富野 結局のところ、自分には仕事を通して物事を生み出す「創造力」があるっていうことだったんじゃないかと思うんです。ひょっとしたらそれは学識以上のものなんだけれど、媒体がアニメであったために文学ほどに克明に検証されていない、っていう考え方があるわけです。

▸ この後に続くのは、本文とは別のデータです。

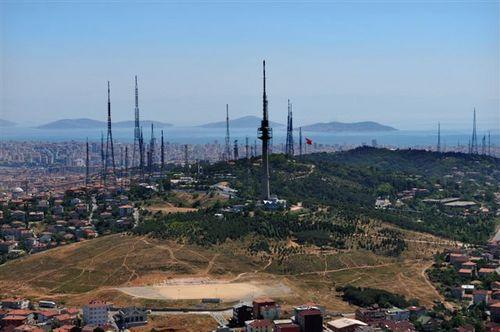İstanbul'u gökyüzünden izlemek... 28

僕はとりあえず調子を合わせることしかやってなくて、そういう資質が自分には全くなかったなって言うことを思い知らされたのが今回の展示なのです。だから「富野っていうのはロボットものしか作れなくて似非SF的なところから一歩も出られていない、作家にはなってないんだ」っていうことだけは理解できました。
――とは言え、そういったお仕事をひとまとめに見られる場という意味において、今回の展示はかなり貴重な機会だと思うのですが。
富野 もちろんそうです。でも、そういう場合の「貴重」っていうのはどういうことかを今回考えてみて分かったんですけれど、それは「時代性」なんです。